O café de qualidade é uma forma de agregar valor e tornar a cafeicultura cada vez mais sustentável. O importante não é mais a quantidade do café e sim a qualidade dos grãos. Para conquistar isso, é preciso que cada etapa do processo de produção esteja dentro dos padrões técnicos ideais. Cada etapa é essencial para, no final, ter uma bebida diferenciada.
Produtor visionário
E tem gente que já busca isso há anos. Com o conhecimento que a terra dá, com a sensibilidade do olhar apurado durantes os anos plantando, colhendo, cuidando da lavoura.
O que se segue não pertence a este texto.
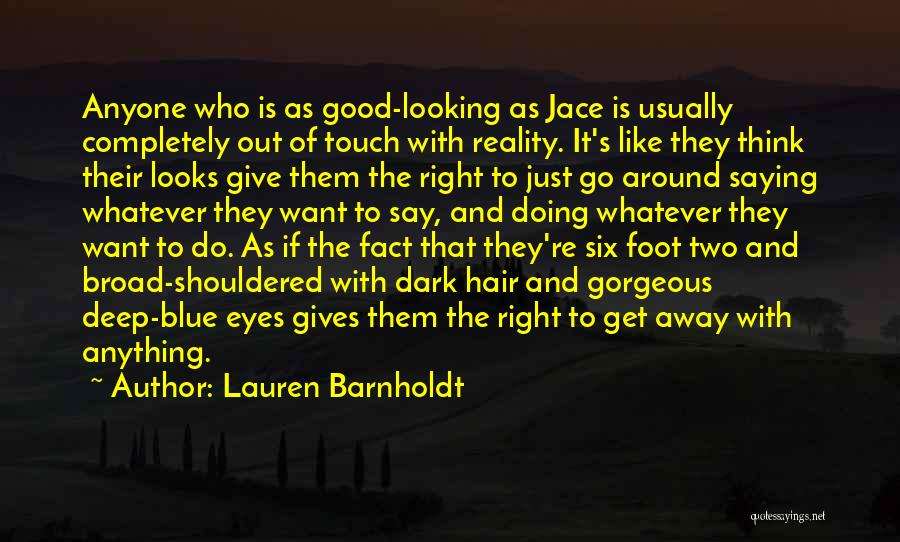 Eyes Saying Quotes By Lauren Barnholdt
Uma dessas pessoas é Laudelino Grunewald.
Cafeicultor em Itarana, ele começou a investir em café de qualidade em uma época em que ninguém reconhecia o município como uma fonte de cafés especiais. Há cerca de 20 anos, Laudelino já dizia: “café verde é prejuízo, tem que se colher só o café maduro”.
Café especial é produzido em Itarana, no Espírito Santo (Foto: Vinícius Gonlçaves/ TV Gazeta)
A propriedade de Laudelino fica na comunidade de Barra Encoberta, em um local com alta altitude e clima ameno, por isso a maturação do café é desigual.
Desse modo, Laudelino começou a praticar a colheita seletiva, ou seja, retirar somente os grãos maduros do pé. “Ele sempre produziu um excelente café, ele sempre queria um algo a mais, agregar valor,” conta o filho, Sidney Grunewald.
Nessa busca por um café acima da média e pelo reconhecimento do mercado na valorização da sua produção, Laudelino foi atrás de conhecimento técnico e procurou a Pronova, cooperativa de produtores de café de qualidade que hoje pertence à Cooperativa Agropecuária Centro Serrana (Coopeavi).
Lá o cafeicultor começou a receber as orientações de Edevaldo Costalonga, consultor de qualidade da cooperativa. O consultor explica que o café de Laudelino era muito bom.
Quando ele começou a investir num café de qualidade, as pessoas achavam que era loucura, porque Itarana não era conhecido como um município produtor de cafés especiais. Mas Laudelino acreditava no seu projeto e continuava indo atrás de um café cada vez melhor, mesmo sem o devido reconhecimento do mercado.
Reconhecimento que hoje seu filho, Sidney, começa a ver. Laudelino morreu em 2016 e Sidney tem dado continuidade ao sonho do pai, que também é o sonho dele e de toda a família.
Para Edevaldo, Laudelino deixou um legado para a comunidade e seu filho assumiu esse papel de forma exemplar. Com exigência ao realizar seu trabalho, Sidney segue todas as orientações técnicas à risca, o que é essencial para uma produção de alto nível.
Os seis mil pés de arábica têm rendido bons frutos e cada vez melhores. O café da família Grunewald já foi para Itália, EUA, São Paulo. Já teve lote que conquistou 92 pontos.
Café de qualidade é produzido em Itarana, no Espírito Santo (Foto: Vinícius Gonçalves/ TV Gazeta)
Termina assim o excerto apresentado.